あこがれは“極妻” 中越典子が「悪の教典」でつかんだ手ごたえ
2012年10月19日 09:00
[映画.com ニュース] 「海猿」シリーズで国民的ヒーロー・仙崎大輔を演じてきた伊藤英明が、新作映画「悪の教典」で、想像を絶する悪役──人気教師にしてサイコパスの蓮実聖司という意外な役に挑んでいる。その映画の序章として蓮実の過去が描かれるドラマ「悪の教典-序章-」で、蓮実の魔の手に落ちてしまうヒロインを演じる中越典子が、蓮実がどれほど魅力的で恐怖的な存在なのかを語った。(取材・文/新谷里映、写真/本城典子)
中越が演じるのは、蓮実が勤務する高校に新しく赴任してくる、スクールカウンセラーの水落聡子教諭。教師からも生徒からも信頼され、人気のある蓮実に好意を持つが、その裏にはゾクッとする別人が潜んでいる。
「蓮実先生は私の演じる聡子の前では誠実で真摯な男性なんですが、もの凄く裏の顔があって……。表の顔は優しくて真摯であるだけに、より恐ろしさを感じてしまうんですよね。そんな蓮実先生にまんまと騙されていく、落とされていく聡子という女性は、(演じるにあたって)すごく興味深かったです。ただ、ドラマでは蓮実先生のあからさまな狂気を見せきらない。ドラマで狂気を匂わせて、映画で明らかになる。(映画につながる)意味のある深い作品であるからこそ、水落聡子を演じることに気合いが入りました」。役者のスイッチを押してくれる役だったと語り、蓮実役の伊藤のパワフルさにも「圧倒された」と振り返る。

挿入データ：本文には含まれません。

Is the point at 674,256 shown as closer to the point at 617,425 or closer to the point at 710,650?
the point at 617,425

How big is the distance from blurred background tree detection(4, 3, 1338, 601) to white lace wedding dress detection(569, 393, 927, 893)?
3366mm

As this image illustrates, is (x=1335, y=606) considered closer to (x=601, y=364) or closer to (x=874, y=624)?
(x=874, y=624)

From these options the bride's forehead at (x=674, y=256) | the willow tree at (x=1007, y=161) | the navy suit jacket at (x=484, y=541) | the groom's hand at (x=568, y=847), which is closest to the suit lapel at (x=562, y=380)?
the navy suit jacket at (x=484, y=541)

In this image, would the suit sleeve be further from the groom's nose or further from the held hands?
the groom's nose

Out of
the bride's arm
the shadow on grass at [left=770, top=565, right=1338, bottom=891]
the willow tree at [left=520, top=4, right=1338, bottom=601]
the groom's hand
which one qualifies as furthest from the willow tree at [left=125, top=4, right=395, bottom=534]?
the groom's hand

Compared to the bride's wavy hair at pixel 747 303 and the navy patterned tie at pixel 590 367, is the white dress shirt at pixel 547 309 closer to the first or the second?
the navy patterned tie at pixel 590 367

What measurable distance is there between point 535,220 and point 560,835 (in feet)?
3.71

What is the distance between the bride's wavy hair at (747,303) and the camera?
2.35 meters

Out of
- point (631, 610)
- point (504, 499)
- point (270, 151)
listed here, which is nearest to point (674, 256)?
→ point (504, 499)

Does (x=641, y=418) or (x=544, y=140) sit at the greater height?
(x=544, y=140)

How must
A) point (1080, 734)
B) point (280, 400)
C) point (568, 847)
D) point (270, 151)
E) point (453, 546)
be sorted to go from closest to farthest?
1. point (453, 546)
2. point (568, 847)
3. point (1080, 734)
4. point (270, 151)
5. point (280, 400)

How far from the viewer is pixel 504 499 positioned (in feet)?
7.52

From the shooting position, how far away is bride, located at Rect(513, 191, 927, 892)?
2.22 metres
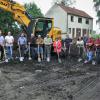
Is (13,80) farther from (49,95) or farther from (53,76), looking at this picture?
(49,95)

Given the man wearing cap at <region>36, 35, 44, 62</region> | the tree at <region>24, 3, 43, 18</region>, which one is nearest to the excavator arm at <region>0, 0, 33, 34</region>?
the man wearing cap at <region>36, 35, 44, 62</region>

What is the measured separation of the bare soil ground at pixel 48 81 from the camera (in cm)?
1415

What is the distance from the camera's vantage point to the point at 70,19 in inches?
3036

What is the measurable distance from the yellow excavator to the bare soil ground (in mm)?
4099

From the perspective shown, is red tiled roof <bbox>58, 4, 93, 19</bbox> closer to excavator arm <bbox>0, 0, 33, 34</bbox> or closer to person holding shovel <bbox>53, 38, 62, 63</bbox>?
excavator arm <bbox>0, 0, 33, 34</bbox>

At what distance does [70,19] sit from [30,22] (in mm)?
49135

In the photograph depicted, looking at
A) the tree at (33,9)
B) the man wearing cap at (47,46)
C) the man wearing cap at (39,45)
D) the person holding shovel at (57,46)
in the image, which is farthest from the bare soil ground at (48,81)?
the tree at (33,9)

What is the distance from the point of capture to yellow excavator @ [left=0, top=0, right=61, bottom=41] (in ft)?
89.7

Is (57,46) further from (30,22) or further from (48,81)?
(48,81)

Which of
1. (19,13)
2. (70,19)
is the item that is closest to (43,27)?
(19,13)

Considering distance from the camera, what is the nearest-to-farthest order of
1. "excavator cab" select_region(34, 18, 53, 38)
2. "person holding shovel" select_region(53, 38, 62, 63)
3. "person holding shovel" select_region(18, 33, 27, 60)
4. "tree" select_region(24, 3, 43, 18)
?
"person holding shovel" select_region(18, 33, 27, 60) → "person holding shovel" select_region(53, 38, 62, 63) → "excavator cab" select_region(34, 18, 53, 38) → "tree" select_region(24, 3, 43, 18)

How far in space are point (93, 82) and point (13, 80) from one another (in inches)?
140

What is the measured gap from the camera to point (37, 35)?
93.6 feet

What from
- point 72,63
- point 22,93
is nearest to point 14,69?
point 72,63
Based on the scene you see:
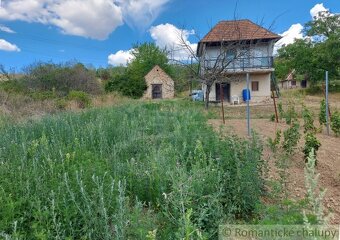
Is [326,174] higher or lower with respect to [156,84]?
lower

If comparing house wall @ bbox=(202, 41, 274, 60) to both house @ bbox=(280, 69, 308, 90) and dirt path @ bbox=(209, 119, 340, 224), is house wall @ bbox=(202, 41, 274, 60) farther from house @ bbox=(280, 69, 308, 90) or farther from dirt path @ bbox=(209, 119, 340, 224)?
house @ bbox=(280, 69, 308, 90)

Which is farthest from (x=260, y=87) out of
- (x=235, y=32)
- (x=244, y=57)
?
(x=235, y=32)

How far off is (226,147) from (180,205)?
145cm

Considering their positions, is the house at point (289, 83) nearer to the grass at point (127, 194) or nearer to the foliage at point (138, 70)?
the foliage at point (138, 70)

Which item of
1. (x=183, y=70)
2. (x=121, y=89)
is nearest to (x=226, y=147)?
(x=183, y=70)

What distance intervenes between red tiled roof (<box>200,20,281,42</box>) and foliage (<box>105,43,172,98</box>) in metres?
4.92

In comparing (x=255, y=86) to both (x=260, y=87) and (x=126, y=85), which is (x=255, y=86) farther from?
(x=126, y=85)

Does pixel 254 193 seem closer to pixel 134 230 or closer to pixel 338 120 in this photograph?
pixel 134 230

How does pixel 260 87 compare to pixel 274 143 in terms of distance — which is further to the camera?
pixel 260 87

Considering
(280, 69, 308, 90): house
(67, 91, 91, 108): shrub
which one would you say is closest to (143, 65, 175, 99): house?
(67, 91, 91, 108): shrub

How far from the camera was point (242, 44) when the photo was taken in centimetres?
1761

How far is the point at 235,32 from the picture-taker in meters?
19.7

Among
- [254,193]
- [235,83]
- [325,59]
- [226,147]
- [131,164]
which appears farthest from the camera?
[325,59]

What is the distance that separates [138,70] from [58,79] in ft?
50.3
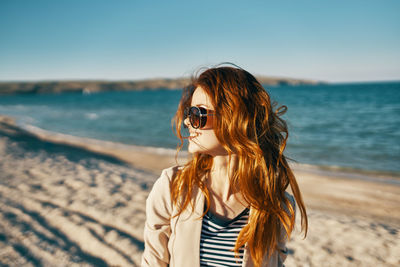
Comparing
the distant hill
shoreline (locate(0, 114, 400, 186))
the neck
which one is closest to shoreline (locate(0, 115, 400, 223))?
shoreline (locate(0, 114, 400, 186))

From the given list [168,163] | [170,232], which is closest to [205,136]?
[170,232]

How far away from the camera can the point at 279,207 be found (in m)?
1.66

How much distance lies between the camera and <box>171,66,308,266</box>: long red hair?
153cm

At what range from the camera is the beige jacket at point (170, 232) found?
151 cm

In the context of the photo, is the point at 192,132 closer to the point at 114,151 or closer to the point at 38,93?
the point at 114,151

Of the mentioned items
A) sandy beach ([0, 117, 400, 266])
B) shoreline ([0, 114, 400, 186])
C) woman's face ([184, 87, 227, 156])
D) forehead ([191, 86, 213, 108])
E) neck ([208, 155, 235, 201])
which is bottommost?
shoreline ([0, 114, 400, 186])

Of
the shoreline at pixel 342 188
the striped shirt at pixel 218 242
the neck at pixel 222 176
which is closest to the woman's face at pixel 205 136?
the neck at pixel 222 176

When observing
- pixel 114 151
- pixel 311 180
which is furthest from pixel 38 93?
pixel 311 180

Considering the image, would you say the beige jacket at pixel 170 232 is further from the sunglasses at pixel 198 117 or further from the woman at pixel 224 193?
the sunglasses at pixel 198 117

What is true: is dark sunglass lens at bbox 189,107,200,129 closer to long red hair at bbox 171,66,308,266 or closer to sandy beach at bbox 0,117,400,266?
long red hair at bbox 171,66,308,266

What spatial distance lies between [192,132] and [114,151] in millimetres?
12049

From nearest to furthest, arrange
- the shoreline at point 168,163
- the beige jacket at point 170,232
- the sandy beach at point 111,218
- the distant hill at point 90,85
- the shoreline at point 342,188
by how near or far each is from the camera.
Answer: the beige jacket at point 170,232, the sandy beach at point 111,218, the shoreline at point 342,188, the shoreline at point 168,163, the distant hill at point 90,85

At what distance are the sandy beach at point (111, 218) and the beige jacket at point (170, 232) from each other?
213 centimetres

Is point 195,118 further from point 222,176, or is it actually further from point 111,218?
point 111,218
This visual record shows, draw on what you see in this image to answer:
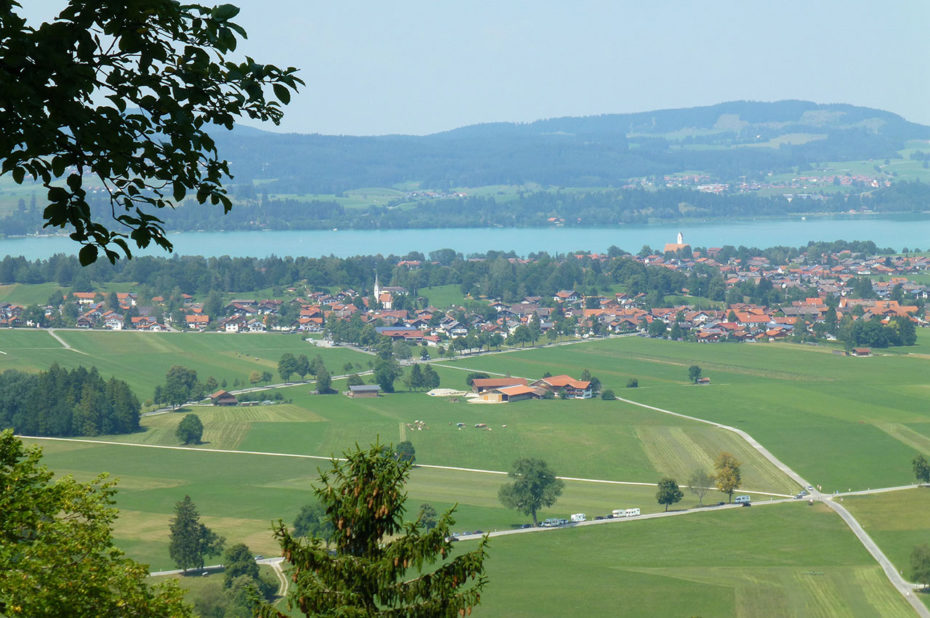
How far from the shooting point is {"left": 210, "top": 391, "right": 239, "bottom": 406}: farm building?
60272 mm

「伊藤さんは完全に蓮実を自分のものにしていて、蓮実だったらこうするよね? こういうことしないよね? この作品に興味を持ってもらうには……と、役に関しても作品に関しても深く読み込んでいました」。撮影現場での伊藤の存在感、役へのこだわりは相当のもので、作品にかける熱い思いは自然とキャスト、スタッフに伝播していった。また、蓮実の悪の顔が際立って映し出されるのは、「伊藤さんが『海猿』を何年もやり続けた人だから裏切りが響いてくると思うんです。そういう意味でも伊藤さんにとってこの作品はとても大切な作品。だから熱かった! 本当に熱かったですね」と説明する。その言葉の裏には、役者として熱くなれる役にめぐりあえる「羨ましさ」も含まれ「私も役者として裏切っていきたい」と、瞳の奥にギラッとした輝きが浮かぶ。そして、挑戦したい役があるのだと熱い思いを口にする。
「私、“極道の妻たち”の世界感が大好きで、いつか任侠ものに出演してみたいんです。女性なのに男性に頭を下げさせる、けれど本当は愛する男性のためにやっていて……その生きの良さ、格好良さがたまらなく好きなんですよね」。自らのイメージを壊していきたいという中越の希望は、今作でもかなえられる。それは、もうひとつの役、蓮実を執拗に追い回す釣井先生の妻・景子役だ。
蓮実が意図的に作り出す、白馬の王子様のような蓮実に恋をし、結果的に操られてしまう純情な聡子に対し、景子は自由奔放で感情のまま生きる強い女性。景子の登場シーンは決して多くないものの、「中越典子ってこういう役も似合うんだ」と驚いてしまうインパクトある役どころだ。本人も「1人2役、しかも両極端な役を演じられたことがうれしい」と声を弾ませ、なかでも最も注意して見てほしいと挙げたのは、意外にも顔が映っていないシーンだった。「完成したドラマを見て、景子の手のシーンが好きだなあって思ったんです。照明さんがものすごく綺麗に妖艶に映してくれて。顔は出ていないけれど、あの手はたしかに私がやっています(笑)」
伊藤英明が演じる蓮実の表と裏の顔、中越典子が演じるタイプの異なる2人の女性、さまざまなギャップの詰まった「悪の教典-序章-」は、映画「悪の教典」をより深い味わいへと昇華させる。
ドラマ「悪の教典-序章-」はdマーケットVIDEOストア&BeeTV で配信中。DVDは10月19日発売。映画「悪の教典」は11月10日から公開。